Constable Charles Mc Gee a young man in his early twenties from Inishbofin Island who was a member of the Royal Irish Costabulary (RIC) and who was killed at Castlebellingham, County Louth on Easter Monday 1916 on the first day of the Easter Rising.
He cycled into the village of Castlebellingham that day where he found a group of Irish Volunteers under the command of Belfast Engineer, Seán Mac Entee who was later a T.D. and a Government Minister in a number of Fianna Fáil governments. A number of cars had been commandeered and the Irish Volunteers were about to move off in those cars.
There were a few policemen held prisoner by this group of Irish Volunteers. Mac Entee was getting into one of the cars and as he did so at least two shots rang out. Lieutenant Dunville was shot but not fatally. Charles Mc Gee was shot and died at the scene. Mc Entee should have not got into the car until the others were already in the car.

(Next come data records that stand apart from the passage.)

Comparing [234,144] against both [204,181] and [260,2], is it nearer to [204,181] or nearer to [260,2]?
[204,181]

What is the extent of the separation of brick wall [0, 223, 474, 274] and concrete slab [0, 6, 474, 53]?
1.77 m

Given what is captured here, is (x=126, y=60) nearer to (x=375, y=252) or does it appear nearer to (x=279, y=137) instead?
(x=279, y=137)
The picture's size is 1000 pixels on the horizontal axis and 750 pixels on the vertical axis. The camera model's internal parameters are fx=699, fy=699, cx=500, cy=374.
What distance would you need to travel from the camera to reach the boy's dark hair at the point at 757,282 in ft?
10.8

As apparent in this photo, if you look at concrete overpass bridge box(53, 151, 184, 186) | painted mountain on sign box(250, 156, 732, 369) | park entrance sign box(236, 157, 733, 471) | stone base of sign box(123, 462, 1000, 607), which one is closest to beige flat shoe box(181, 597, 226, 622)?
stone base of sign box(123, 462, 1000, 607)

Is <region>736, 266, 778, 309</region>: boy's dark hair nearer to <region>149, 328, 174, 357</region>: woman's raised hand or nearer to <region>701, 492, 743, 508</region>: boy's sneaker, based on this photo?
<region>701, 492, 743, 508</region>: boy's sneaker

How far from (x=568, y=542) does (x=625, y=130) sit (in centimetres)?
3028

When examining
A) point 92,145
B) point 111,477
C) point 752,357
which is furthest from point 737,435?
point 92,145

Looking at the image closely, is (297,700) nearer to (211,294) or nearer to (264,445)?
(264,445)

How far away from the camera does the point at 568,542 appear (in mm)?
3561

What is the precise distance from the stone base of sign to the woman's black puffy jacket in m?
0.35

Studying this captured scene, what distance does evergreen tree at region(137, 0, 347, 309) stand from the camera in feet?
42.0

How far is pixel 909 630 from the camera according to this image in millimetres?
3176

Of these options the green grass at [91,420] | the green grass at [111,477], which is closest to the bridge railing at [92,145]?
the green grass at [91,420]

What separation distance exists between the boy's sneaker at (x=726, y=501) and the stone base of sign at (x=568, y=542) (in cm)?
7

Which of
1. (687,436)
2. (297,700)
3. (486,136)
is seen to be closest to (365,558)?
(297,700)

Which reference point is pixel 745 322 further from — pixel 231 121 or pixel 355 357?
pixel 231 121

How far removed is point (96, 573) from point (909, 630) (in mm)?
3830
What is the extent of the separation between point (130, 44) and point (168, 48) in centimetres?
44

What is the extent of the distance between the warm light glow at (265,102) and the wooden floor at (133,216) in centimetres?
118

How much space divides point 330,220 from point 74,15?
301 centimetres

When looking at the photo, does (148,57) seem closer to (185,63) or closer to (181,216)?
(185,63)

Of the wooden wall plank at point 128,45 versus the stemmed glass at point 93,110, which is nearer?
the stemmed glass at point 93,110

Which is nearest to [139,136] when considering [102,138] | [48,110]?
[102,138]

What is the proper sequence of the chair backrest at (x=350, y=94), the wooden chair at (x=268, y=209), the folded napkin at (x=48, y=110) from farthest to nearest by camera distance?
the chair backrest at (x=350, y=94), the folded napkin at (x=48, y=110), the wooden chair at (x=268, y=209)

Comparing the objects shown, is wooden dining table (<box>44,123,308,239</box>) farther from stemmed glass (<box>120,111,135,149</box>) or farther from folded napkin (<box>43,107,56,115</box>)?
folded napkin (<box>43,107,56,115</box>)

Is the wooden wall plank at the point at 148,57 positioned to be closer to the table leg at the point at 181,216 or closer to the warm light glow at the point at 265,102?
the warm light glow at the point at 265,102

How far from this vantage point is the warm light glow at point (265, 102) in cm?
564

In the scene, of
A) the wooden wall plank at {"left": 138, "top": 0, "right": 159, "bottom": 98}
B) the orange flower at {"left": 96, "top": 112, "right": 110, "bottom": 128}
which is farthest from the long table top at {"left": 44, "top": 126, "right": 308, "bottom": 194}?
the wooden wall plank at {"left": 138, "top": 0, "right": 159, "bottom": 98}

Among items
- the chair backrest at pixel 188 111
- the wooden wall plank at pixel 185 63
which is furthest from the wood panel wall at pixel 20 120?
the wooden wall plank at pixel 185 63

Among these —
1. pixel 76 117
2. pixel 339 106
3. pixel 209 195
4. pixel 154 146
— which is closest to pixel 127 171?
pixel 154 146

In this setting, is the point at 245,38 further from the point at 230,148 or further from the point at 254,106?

The group he was in charge of had already proved to be undisciplined and had discharged a gun that almost shot one of their own. Seán Mc Entees daughter, Maire Mac An tSaoi, who was an Irish language poet of great reputation, said in an interview she gave towards the end of her life that the killing of Charles Mc Gee was something that troubled her father all of his life. Both Charles Mc Gee and Lieutenant Robert Dunville were prisoners and unarmed. Lieutenant Dunville, of the Dunville Whiskey family in Belfast, died in his late 20s and his death may have been hastened by the injury he received at Castlebellingham.